Shaykh Ahmad Hammadin al-Ahmad, born in Idlib, Syria, in 1954, is a distinguished scholar. He holds a bachelor’s degree in Arabic Language from Al-Azhar University in Cairo, a Diploma in Educational Qualification, and a Diploma in Arabic Language from Damascus University. He also earned a Master’s in Islamic Studies, specializing in Aqida, from the Islamic University of Beirut.

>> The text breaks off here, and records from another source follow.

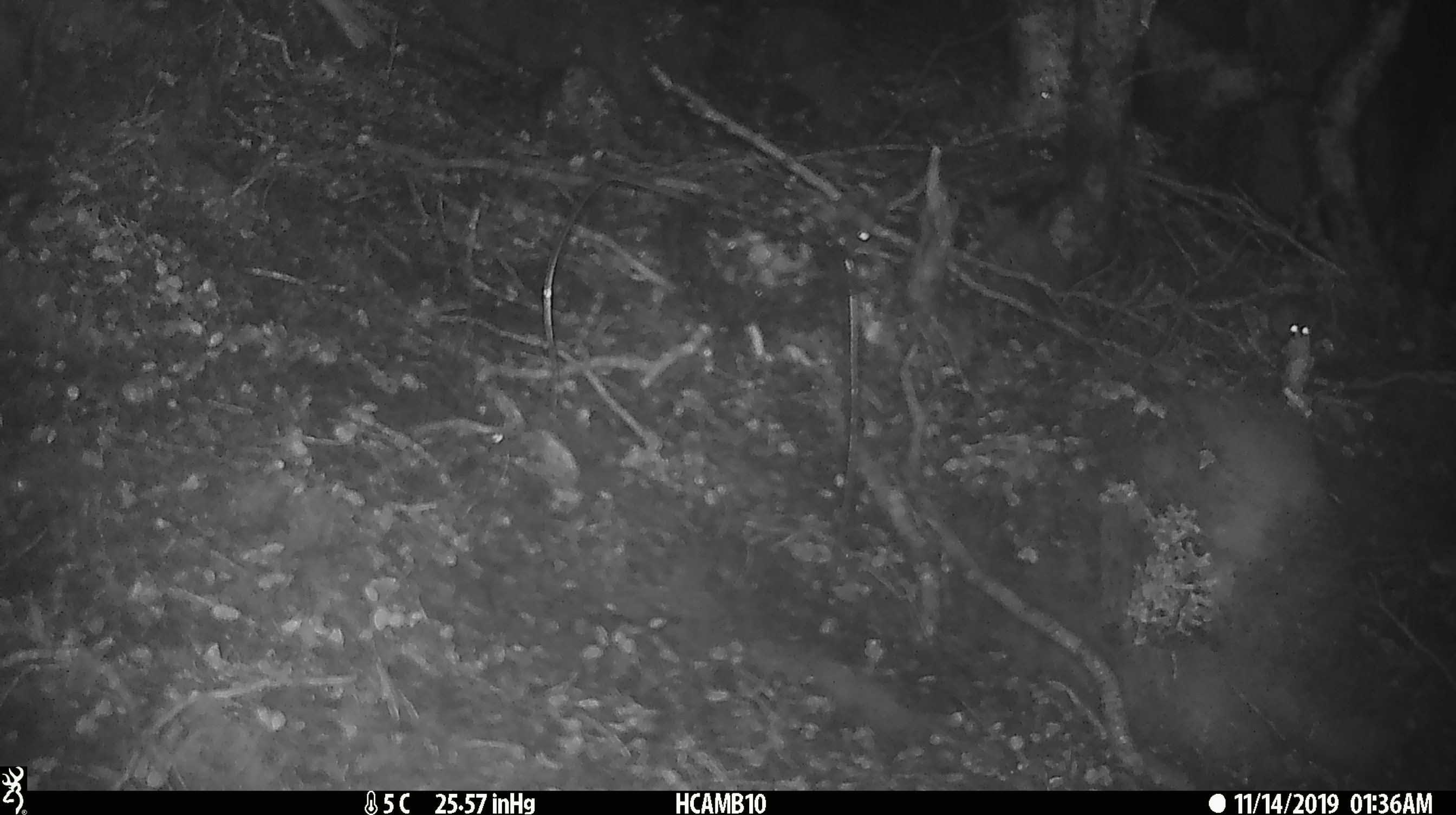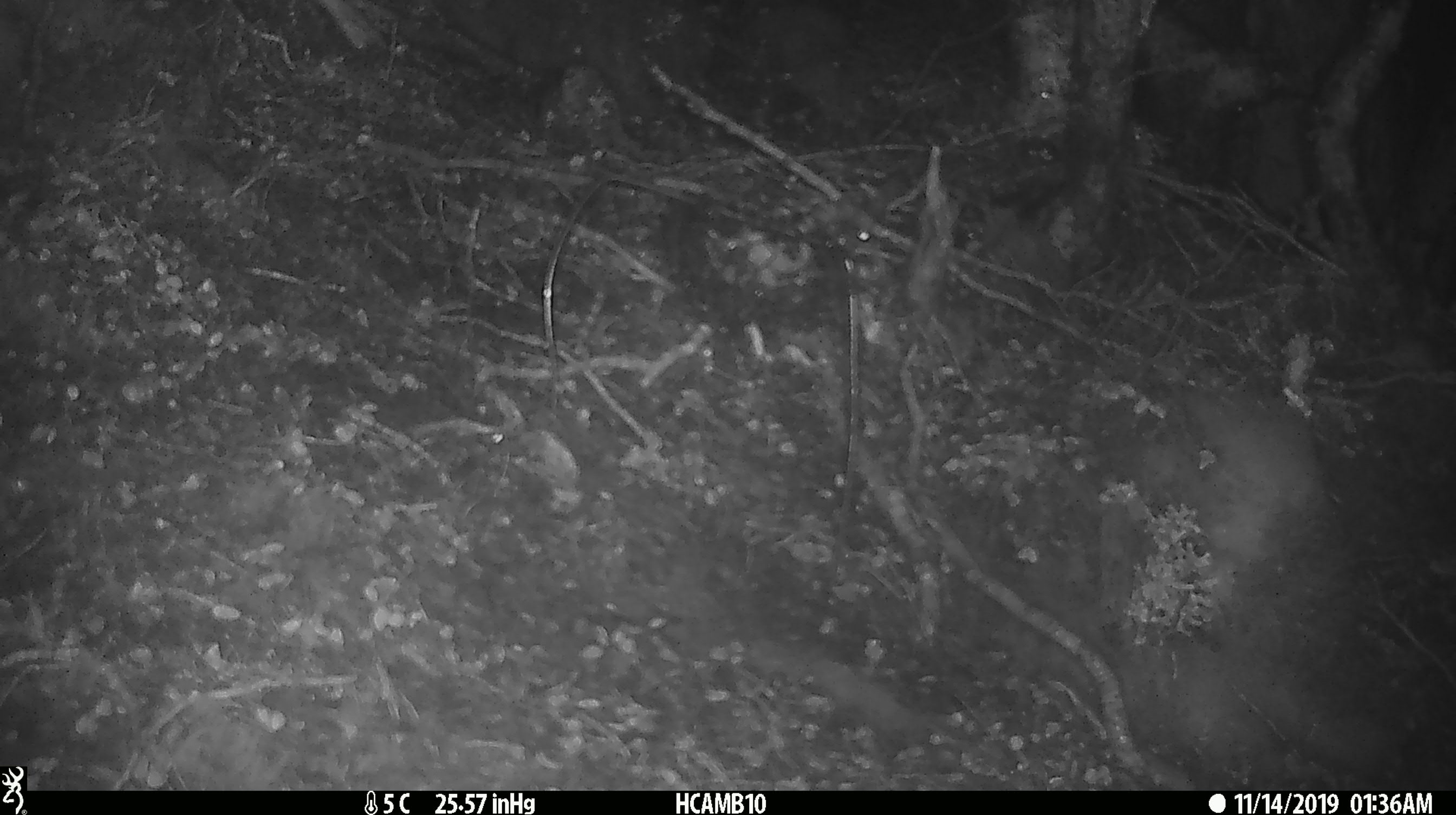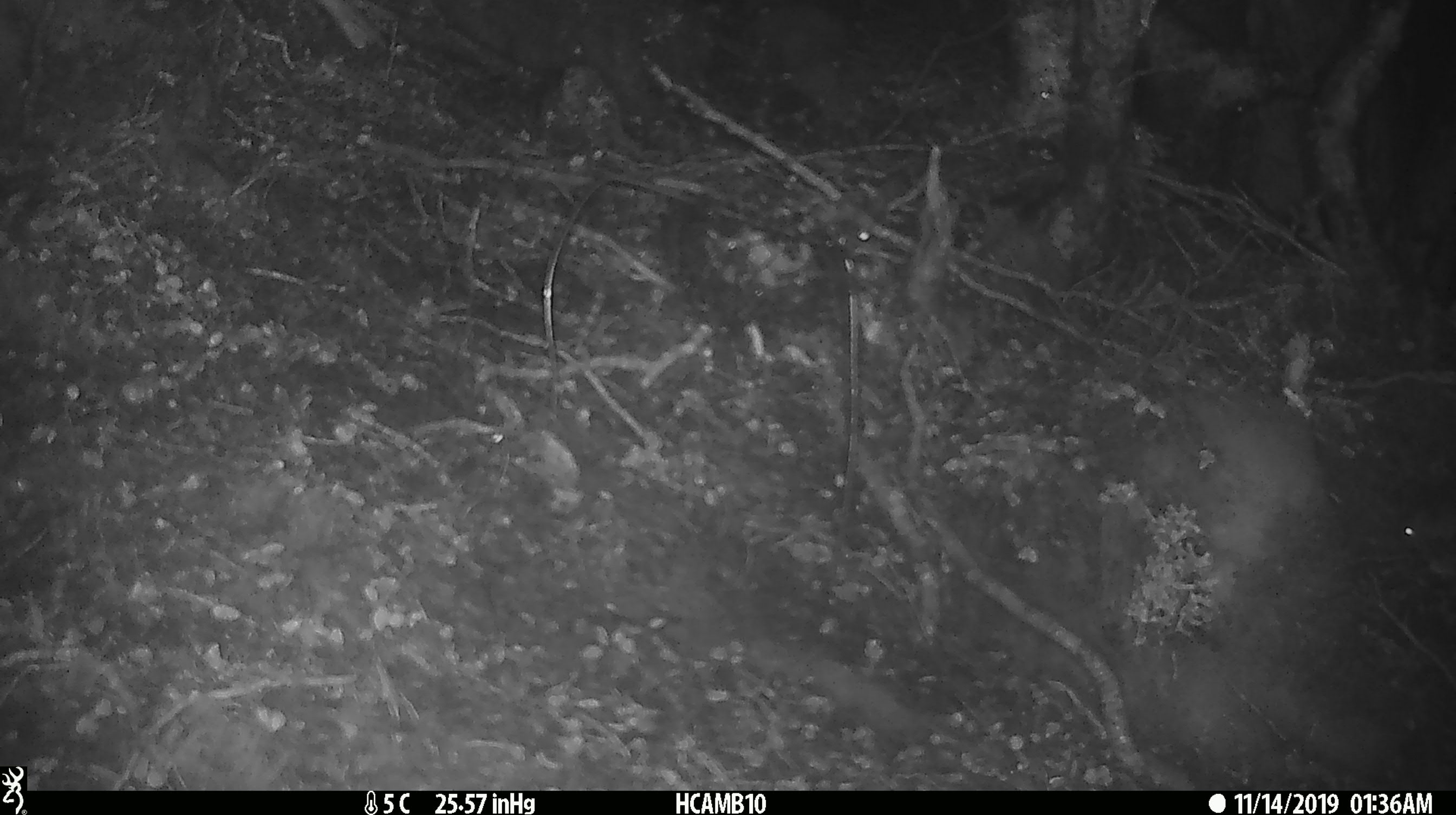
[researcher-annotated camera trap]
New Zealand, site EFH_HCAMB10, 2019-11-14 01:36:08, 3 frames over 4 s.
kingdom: Animalia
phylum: Chordata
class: Mammalia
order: Rodentia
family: Muridae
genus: Mus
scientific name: Mus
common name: mouse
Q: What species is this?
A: Mouse (Mus).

Shaykh Ahmed graduated from the Al-Fath Islamic Institute in Damascus and served as a teacher there for 25 years. He has been a lecturer at the Al-Sham Higher Institute, a branch of the Majma‘ al-Fath al-Islami in Damascus, for 16 years, teaching Nahw, Balagha, and Aqida. He worked as a khatib in mosques in Damascus for thirty years and taught in Istanbul for eleven years. In Istanbul, he teaches various Islamic sciences, including the Quran, Hadith, Tafsir, Aqida, Fiqh, Nahw, and Balagha, at numerous Islamic institutes.

He received Ijazas in Islamic and Arabic sciences from his teachers: Shaykh Abdul Razzaq al-Halabi, Shaykh Muhammad Adib al-Kallas, the Gnostic Shaykh Mahmud al-Shaqfa, and Shaykh Ahmad al-Husari, along with many Ijazas in Hadith. Among his works is a book titled “al-Ba‘th wal-Nushur fi al-Quran al-Karim” 

Shaykh Ahmad has served as the director of the Saad ibn Ubada al-Khazraji Institute for Islamic and Arabic Sciences in the Rural Damascus Governorate. He has been a Guidance and Counseling Committee member in the Directorate of Awqaf of Rural Damascus.   

Currently, he is a member of the Fatwa Council in Istanbul. He has also participated in numerous academic conferences and TV and radio panels, including live Q&A sessions.